Specializes in ICU, transport, CRNA.

Of the 18 people in my CRNA graduating class 12 (including me) started their nursing career as associates degree RNs. A number of them decided to do an associated degree program since it can be a faster path to CRNA school as compaired to traditional BSN programs.

We also have 3 year BSN programs, Chaplain college offers one, it's 1 year of pre-reqs (A&P, micro, Psych, math, etc) and 2 years of the program. Of course this is completely different from an ADN program, which is 1 year of pre-reqs and 2 years of program.

Saying a BSN is better than an ADN doesn't make as much sense when you put it another way; 1 year of pre-reqs and 2 years of program is better than 1 year of pre-reqs and 2 years of program.

Of course Chamberlain's program isn't exactly the same as ADN programs; it costs $85,000.

$85,000 HOLY CRAP!!!

I think it's unfortunate that there's essentially a civil war among RN's, particularly since most of it seems to be based on a concerning lack of knowledge about what the differences actually are.

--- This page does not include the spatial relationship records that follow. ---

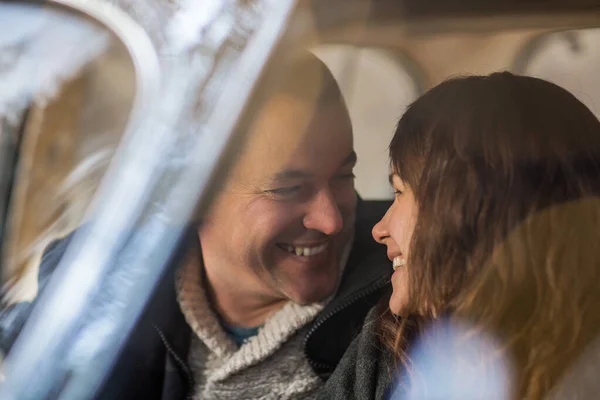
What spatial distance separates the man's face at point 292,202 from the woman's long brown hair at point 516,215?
0.40ft

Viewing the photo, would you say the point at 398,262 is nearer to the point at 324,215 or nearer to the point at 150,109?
the point at 324,215

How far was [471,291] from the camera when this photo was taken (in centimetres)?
66

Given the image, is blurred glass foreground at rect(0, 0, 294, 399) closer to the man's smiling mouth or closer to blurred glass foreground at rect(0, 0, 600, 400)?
blurred glass foreground at rect(0, 0, 600, 400)

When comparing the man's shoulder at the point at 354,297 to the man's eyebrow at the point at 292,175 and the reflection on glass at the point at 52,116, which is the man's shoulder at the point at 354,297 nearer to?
the man's eyebrow at the point at 292,175

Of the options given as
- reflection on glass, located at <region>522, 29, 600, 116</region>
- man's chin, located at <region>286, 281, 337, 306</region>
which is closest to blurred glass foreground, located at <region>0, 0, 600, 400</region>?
reflection on glass, located at <region>522, 29, 600, 116</region>

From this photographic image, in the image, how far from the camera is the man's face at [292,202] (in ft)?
2.48

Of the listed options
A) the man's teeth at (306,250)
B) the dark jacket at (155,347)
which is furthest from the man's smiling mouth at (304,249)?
the dark jacket at (155,347)

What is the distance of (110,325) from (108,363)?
59mm

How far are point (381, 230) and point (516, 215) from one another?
0.16 metres

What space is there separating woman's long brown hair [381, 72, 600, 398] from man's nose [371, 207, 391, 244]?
0.06m

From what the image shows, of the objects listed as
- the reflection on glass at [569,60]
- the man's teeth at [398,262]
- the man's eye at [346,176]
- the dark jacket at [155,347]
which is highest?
the reflection on glass at [569,60]

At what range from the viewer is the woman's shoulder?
2.56ft

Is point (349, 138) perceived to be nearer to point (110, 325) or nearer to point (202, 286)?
point (202, 286)

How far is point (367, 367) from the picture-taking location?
0.79 metres
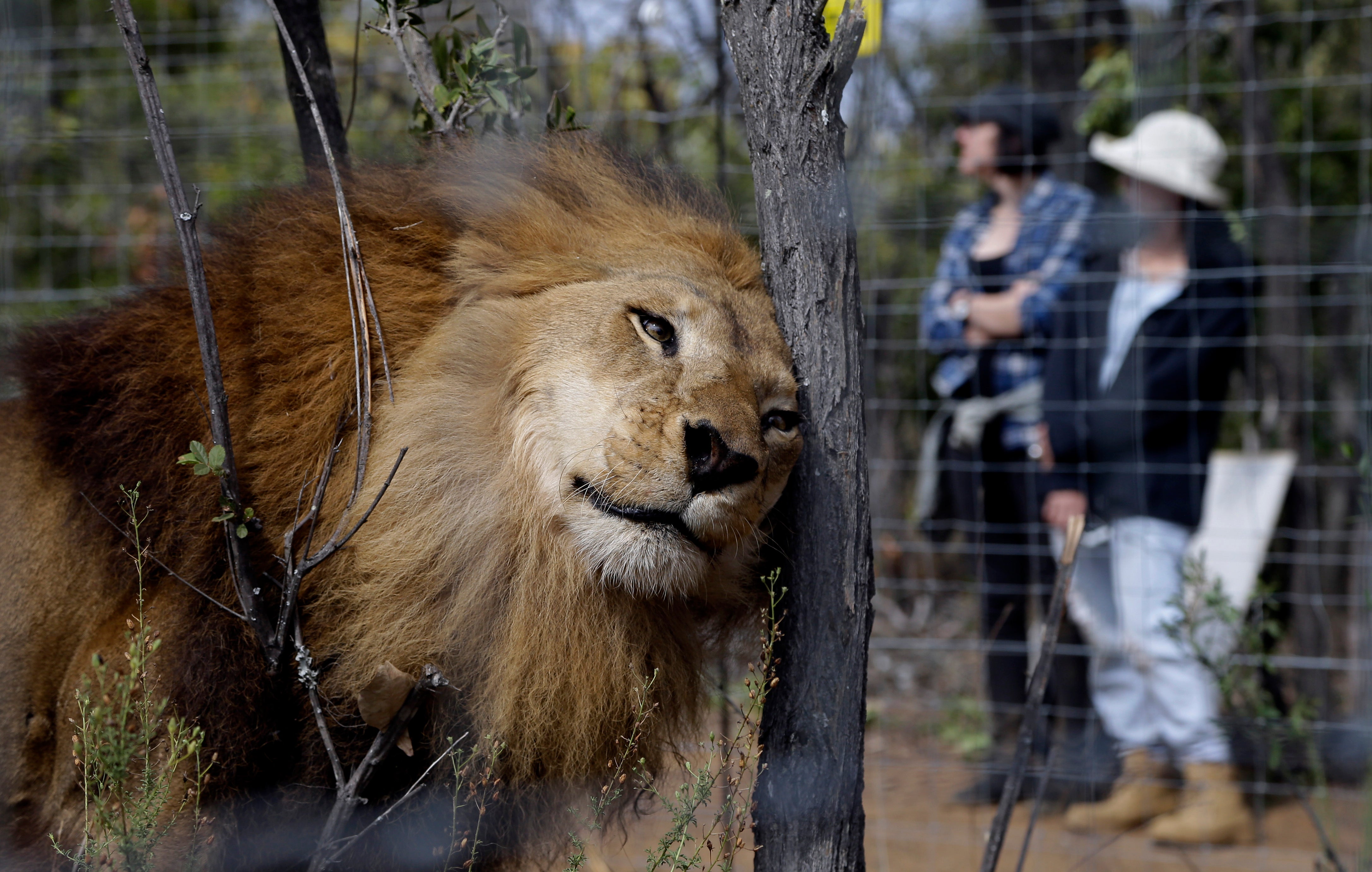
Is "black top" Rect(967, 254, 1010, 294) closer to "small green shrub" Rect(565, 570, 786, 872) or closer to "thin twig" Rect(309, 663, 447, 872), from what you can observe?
"small green shrub" Rect(565, 570, 786, 872)

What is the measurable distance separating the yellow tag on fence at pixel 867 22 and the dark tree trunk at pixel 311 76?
101 cm

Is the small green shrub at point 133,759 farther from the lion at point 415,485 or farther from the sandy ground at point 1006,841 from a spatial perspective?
the sandy ground at point 1006,841

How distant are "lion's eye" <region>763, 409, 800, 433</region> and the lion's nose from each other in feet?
0.52

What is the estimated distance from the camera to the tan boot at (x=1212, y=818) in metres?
4.10

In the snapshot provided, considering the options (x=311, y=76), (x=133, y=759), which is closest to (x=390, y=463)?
(x=133, y=759)

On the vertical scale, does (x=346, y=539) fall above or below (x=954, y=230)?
below

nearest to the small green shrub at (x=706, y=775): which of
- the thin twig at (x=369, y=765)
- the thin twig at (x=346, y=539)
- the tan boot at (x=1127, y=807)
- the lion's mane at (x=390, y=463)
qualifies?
the lion's mane at (x=390, y=463)

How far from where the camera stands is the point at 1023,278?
14.7ft

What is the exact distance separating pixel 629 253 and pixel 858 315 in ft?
1.24

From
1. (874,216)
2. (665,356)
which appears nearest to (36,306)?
(874,216)

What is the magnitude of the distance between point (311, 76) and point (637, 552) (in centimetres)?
148

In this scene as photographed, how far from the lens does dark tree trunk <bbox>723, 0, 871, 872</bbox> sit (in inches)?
67.6

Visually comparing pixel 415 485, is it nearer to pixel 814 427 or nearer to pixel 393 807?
pixel 393 807

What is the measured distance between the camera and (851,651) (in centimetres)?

I think we're already pretty close to a standardized level of entry when you look at curriculum, the name itself of the degree is becoming the main difference. There are two consortiums in my state where ADN and BSN programs have combined, you can take your BSN OB Nursing class at the CC with ADN students, and ADN students can take the same class at the University campus, it's all interchangeable. I'm not convinced that a BSN student and an ADN student are getting significantly different educations when they're sitting next to each other the same classes.

I had a BS in Biology before getting my BSN, so I'm all for upping our educational requirements if for no other reason than to justify my time and money spent on 2 BS degrees. Although I think we've failed to control our own destiny in this regard and as a result we've been taken advantage of to some degree. There's little difference in curriculum between an accelerated BSN and an ADN, except the BSN might cost $85,000 while the ADN is usually less than $10,000. If we figure the average career of a Nurse is 25 years (which is generous considering more than half of Nurses are now "second career"), that's a pay cut of $3,000 per year for the BSN. I really don't believe the idea that we'll get paid more since we already have both ADNs and BSNs in the marketplace, if employers were going to pay BSNs more then we'd already being seeing that, instead employers might pay another $1 an hour and often pay nothing more at all.

The average career of a nurse is 25 years????!!!!! Is that why us who have been a nurse for 32 years can't get a job? Munro, where did you hear this???Is this true???

I knew it- it's soup kitchens and homeless shelters for us What are we supposed to do when we aren't near 65 yet? those of us who had our RN's at age 23and it's 32 years late?